Where To Buy The Oxygen Sensor And Save Some $$$
I'm sure you've heard Benjamin Franklin's ‘a penny saved is a penny earned’ and well, in this section I'll tell you where you can buy the new oxygen sensor you need for your Dodge or Plymouth Neon.
Your local neighborhood auto parts store (I won't name names but you know which ones I'm talking about) will sell them but if you call them and price it, you'll be in for a surprise since it's gonna' cost a lot more than buying them online.
Check out the link below and compare:
TEST 1: Checking Bank 1 Sensor 1 Power Circuit
Alright, to get our P0135 diagnostic on its way, the very first thing we'll check is if terminal number 1 of the O2 sensor's harness connector is feeding the O2 sensor's heater element with power.

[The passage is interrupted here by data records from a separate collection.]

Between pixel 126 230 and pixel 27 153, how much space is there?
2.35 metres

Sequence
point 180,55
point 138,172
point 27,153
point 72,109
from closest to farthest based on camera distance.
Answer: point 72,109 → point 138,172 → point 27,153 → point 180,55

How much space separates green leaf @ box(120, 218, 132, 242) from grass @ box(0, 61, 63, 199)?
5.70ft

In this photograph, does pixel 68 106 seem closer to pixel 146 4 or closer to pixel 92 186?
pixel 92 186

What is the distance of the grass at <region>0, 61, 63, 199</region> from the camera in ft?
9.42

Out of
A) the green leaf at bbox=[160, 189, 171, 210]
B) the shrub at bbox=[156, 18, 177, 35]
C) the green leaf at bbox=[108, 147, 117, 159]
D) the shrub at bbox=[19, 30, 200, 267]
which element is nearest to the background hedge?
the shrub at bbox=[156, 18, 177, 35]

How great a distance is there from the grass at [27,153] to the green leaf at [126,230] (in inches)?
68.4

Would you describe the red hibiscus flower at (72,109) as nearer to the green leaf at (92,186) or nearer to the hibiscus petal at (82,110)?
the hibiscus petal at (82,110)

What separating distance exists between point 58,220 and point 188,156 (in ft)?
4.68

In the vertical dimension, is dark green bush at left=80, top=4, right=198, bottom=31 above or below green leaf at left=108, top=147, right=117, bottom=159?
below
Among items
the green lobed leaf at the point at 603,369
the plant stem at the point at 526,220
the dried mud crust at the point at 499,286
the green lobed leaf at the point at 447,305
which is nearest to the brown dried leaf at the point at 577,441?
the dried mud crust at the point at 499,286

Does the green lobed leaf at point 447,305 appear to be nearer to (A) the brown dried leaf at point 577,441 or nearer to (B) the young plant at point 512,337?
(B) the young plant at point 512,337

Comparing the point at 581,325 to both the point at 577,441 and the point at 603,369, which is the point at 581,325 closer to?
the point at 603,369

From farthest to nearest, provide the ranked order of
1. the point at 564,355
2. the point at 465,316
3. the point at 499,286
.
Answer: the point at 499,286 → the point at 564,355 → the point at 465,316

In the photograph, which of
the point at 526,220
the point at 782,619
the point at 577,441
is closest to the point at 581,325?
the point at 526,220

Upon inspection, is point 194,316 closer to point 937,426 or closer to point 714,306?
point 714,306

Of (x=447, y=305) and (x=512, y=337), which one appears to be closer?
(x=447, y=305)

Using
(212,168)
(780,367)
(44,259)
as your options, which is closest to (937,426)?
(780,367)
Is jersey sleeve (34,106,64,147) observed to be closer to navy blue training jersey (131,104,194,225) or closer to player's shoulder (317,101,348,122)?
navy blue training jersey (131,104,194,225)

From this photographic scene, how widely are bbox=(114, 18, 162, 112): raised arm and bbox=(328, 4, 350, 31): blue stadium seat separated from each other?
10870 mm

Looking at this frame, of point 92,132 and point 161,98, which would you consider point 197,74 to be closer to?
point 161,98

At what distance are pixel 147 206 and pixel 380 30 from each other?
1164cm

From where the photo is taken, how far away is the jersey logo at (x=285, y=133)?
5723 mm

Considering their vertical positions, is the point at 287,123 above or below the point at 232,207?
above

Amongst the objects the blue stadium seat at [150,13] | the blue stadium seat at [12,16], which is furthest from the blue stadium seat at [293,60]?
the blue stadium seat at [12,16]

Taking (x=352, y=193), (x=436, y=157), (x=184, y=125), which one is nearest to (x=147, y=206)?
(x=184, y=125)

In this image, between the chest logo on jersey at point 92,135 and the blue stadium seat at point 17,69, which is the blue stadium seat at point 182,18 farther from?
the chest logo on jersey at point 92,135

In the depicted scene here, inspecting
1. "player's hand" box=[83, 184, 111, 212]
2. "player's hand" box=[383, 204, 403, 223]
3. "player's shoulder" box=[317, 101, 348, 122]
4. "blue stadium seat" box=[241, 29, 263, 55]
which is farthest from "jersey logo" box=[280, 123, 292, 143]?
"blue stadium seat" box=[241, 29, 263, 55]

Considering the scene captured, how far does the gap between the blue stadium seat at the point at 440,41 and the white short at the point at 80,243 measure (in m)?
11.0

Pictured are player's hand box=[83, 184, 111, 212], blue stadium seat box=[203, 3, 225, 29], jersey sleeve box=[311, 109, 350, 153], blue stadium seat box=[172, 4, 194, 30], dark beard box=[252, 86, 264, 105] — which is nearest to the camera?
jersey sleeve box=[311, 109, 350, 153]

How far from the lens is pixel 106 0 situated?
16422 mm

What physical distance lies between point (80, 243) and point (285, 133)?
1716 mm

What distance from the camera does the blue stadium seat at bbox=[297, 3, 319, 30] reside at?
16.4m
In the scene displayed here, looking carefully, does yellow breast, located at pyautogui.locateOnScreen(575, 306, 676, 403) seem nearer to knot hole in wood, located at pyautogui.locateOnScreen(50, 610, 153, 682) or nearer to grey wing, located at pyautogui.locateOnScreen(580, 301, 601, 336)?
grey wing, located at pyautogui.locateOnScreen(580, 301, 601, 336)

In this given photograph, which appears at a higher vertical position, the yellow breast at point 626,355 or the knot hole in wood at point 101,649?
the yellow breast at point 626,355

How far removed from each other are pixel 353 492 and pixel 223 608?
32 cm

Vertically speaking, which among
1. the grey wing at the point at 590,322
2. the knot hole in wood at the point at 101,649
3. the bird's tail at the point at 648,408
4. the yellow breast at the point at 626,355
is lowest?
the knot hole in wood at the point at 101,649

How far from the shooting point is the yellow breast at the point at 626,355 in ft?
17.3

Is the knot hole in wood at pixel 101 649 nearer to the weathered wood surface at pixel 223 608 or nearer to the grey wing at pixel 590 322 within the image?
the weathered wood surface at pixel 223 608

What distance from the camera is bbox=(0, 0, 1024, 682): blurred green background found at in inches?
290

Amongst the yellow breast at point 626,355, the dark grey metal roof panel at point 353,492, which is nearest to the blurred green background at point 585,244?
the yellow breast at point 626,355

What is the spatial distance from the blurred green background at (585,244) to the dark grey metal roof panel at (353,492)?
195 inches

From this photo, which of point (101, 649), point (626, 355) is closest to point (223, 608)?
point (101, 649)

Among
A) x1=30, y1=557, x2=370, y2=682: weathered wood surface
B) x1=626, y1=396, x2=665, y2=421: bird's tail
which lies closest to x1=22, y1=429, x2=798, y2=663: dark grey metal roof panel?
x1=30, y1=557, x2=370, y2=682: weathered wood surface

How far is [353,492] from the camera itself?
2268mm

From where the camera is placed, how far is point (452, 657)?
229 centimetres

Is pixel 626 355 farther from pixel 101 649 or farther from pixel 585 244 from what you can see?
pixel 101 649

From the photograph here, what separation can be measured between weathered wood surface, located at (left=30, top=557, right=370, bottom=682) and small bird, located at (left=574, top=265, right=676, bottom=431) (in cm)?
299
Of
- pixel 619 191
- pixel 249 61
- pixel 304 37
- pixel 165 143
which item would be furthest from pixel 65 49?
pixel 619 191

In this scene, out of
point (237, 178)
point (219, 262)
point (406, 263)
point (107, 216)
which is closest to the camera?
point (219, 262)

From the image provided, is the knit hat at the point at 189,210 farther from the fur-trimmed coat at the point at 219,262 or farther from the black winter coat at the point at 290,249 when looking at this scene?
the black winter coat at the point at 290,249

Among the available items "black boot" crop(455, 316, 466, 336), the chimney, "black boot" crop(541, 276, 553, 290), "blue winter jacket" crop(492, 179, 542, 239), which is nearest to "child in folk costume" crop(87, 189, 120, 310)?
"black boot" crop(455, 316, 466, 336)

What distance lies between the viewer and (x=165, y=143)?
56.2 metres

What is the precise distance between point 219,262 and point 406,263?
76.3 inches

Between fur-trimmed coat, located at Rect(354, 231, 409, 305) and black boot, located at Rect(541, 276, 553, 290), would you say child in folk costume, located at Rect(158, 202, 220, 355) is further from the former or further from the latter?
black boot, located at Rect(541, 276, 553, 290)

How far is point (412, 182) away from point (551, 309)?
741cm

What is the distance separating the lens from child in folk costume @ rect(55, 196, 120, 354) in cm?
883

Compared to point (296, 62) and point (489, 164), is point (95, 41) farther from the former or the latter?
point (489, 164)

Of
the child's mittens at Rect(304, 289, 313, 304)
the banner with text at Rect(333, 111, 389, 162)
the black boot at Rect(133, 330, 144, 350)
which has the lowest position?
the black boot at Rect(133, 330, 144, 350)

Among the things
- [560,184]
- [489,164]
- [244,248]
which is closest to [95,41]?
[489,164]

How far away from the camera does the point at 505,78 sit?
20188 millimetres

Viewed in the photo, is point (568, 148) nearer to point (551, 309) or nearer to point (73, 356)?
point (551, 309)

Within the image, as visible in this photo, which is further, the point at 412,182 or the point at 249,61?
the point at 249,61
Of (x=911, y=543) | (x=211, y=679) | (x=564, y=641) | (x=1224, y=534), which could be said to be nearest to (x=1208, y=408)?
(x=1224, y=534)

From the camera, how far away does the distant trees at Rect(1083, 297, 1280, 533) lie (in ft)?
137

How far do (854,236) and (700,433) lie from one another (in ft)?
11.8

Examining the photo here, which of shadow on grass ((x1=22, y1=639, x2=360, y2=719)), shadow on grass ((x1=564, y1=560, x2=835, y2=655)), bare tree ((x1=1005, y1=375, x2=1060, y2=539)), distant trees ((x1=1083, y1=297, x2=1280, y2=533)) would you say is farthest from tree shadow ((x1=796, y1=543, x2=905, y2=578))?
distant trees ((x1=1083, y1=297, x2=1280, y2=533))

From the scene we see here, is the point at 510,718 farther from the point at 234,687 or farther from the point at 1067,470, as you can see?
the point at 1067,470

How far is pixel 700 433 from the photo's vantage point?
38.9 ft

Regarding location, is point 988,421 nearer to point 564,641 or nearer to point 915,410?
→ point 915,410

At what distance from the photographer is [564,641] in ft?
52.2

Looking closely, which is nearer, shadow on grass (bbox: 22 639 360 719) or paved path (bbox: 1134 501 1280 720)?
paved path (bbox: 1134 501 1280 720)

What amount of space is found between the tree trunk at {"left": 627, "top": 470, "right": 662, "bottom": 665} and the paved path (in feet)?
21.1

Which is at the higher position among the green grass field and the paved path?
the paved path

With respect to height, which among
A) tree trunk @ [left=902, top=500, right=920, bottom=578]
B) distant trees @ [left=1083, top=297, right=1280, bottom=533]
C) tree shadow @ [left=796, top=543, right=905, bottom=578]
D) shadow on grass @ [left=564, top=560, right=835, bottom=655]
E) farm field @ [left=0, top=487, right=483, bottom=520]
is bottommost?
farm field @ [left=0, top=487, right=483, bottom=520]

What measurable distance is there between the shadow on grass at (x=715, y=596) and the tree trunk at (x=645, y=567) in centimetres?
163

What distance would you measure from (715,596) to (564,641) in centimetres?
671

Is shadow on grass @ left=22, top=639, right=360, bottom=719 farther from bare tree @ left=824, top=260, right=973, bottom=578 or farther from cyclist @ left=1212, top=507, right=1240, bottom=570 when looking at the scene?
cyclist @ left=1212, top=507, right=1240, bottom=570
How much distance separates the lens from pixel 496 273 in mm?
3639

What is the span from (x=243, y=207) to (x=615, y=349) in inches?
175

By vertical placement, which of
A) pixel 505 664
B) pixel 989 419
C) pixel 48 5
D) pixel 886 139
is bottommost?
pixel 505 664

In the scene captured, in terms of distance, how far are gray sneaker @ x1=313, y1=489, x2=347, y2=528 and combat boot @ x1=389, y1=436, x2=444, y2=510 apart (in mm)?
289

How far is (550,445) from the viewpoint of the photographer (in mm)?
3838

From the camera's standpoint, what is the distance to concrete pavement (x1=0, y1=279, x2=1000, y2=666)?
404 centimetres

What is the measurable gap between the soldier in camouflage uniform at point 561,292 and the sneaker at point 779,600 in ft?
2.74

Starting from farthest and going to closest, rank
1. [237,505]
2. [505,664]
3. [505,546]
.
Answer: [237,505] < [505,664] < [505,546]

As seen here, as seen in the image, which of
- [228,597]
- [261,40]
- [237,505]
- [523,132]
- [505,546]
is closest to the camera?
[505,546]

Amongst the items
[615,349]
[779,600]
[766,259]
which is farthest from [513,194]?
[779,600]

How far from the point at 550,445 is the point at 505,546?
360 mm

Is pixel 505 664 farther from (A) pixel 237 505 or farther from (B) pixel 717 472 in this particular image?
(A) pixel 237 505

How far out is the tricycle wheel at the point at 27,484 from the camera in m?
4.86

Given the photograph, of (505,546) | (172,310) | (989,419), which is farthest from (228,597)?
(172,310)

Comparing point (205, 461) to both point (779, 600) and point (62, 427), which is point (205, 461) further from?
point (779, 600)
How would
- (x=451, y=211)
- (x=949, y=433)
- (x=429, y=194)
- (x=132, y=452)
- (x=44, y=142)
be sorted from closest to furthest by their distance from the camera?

This power is in the form of battery voltage (10 to 12 Volts DC) and we'll check for it with the Key On Engine Off (KOEO).
IMPORTANT: All of the O2 sensor tests should be done with a completely cold engine to avoid the risk of getting severely burned by the O2 sensor! Be careful and take all necessary safety precautions!
OK, this is what you'll need to do:
Locate the upstream oxygen sensor and disconnect it from its electrical connector.
Locate the wire that connects to terminal number 1 of the engine wiring harness oxygen sensor connector.
This is usually a dark green with orange stripe (DK GRN/ORG) wire.
Place your multimeter in Volts DC mode.
With the red multimeter test lead, probe the wire that connects to terminal number 1 of the O2 harness connector (see illustration above).
Ground the black multimeter test lead on the battery negative (-) post.
With the Key On, engine Off, this wire should have 10 to 12 Volts DC.
Let's take a look at your test results:
CASE 1: Your multimeter recorded 10 to 12 Volts DC. This is good and let's you know that the oxygen sensor before the catalytic converter on your Dodge Neon (or Plymouth Neon) is getting power from the Auto Shut Down relay.
The next step is to make sure that the oxygen sensor's heater element is getting fed Ground on terminal number 2 of the O2 sensor's harness connector. For this test, go to: TEST 2: Checking The Heater Ground.
CASE 2: Your multimeter DID NOT record the indicated voltage. Re-check that you're testing the correct wire and that the Key is in the RUN position (but don't crank or start the engine) and re-test.
If you still don't see 10 to 12 Volts DC then this test result exonerates the upstream oxygen (O2) sensor on your Dodge Neon (Plymouth Neon) as bad.
Although it's beyond the scope of this article, the next step is to check the continuity between the terminal number 1 wire of the O2 sensor harness connector and the Auto Shutdown relay.